The 18th century Brothers sisters.

Before Women's History Month is over, I wanted to post another article, this time about the family of my 6-times great-grandmother Anna Maria Gebruers. Anna Maria was great-grandmother to my 3-times great-grandmother Joanna Gelens. She was also great-great grandmother to my great-great grandmother Joanna Verelst.

In Flemish "gebruers" means as much as "gebroeders" in Dutch, which translates into "brothers" in English. Funny thing is, so far, I've only been able to find sisters of Anna Maria and no brothers at all.

Based on the age mentioned on her death certificate, Anna Maria must have been born about 1757. Her parents were Michaël Gebruers and Anna Peeters. The family lived in the village of Geel, which is in the southeastern part of the present day province of Antwerp in Belgium. At that time, however, Geel was located in the Austrian Netherlands.

Anna Maria's three sisters were named Maria Anna (°19 January 1754), Maria Catharina (°22 October 1756) and Maria Theresia (°28 November 1767).

So, as if naming one daughter "Anna Maria" and another one "Maria Anna" didn't create enough confusion, all three sisters of Anna Maria had the first name Maria...

Tragically, father Michaël died early September 1767, two months before Maria Theresia was born, leaving mother Anna Peeters with the care of her daughters.

Burial registration of Michaël Gebruers (1767)

Anna Peeters died in 1795 and only four years later, also her daughter, my 6-times great-grandmother Anna Maria died at the age of 42.

Death registration of Anna Maria Gebruers (1799)

Anna Maria had married a man named François Gelens in September 1784 and the couple had at least five children: three sons and two daughters. All of the children were born in the 1780's and 1790's.

Marriage registration of Anna Maria Gebruers and François Gelens (1784)

Sister Maria Anna performed day labour for a living and married a man named Joannes Dams. She died in 1825 at the age of 71.

Entry in civil register concerning the death of Maria Anna Gebruers (1825)

Sister Maria Catharina was a lace worker and never got married. She eventually died in 1836 at the age of 79.

Entry in the civil register relating to the death of Maria Catharina Gebruers (1836)

At the time of her wedding, in 1806, the youngest of the sisters, Maria Theresia, made a living spinning yarn. On the entry in the civil register, Maria Theresia's autograph definitely stands out.
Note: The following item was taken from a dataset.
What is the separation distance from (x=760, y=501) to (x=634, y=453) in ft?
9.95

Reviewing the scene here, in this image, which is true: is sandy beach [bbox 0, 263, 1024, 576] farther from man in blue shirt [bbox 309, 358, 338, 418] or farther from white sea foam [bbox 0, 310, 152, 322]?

In fact she was the only person, other than the civil servant, who knew how to write. Because she wrote so beautifully, I assume she received quite a good school education.

Signature of Maria Theresia Gebruers (1806)

Maria Theresia did live to become old, as she died in April 1859, at 91 years of age...

1 comment:

  1. Great Documents and Thank You for Honoring the Women this Month! It was endearing to hear she and the clerk are the only ones who could write. Generations later here you are remembering them.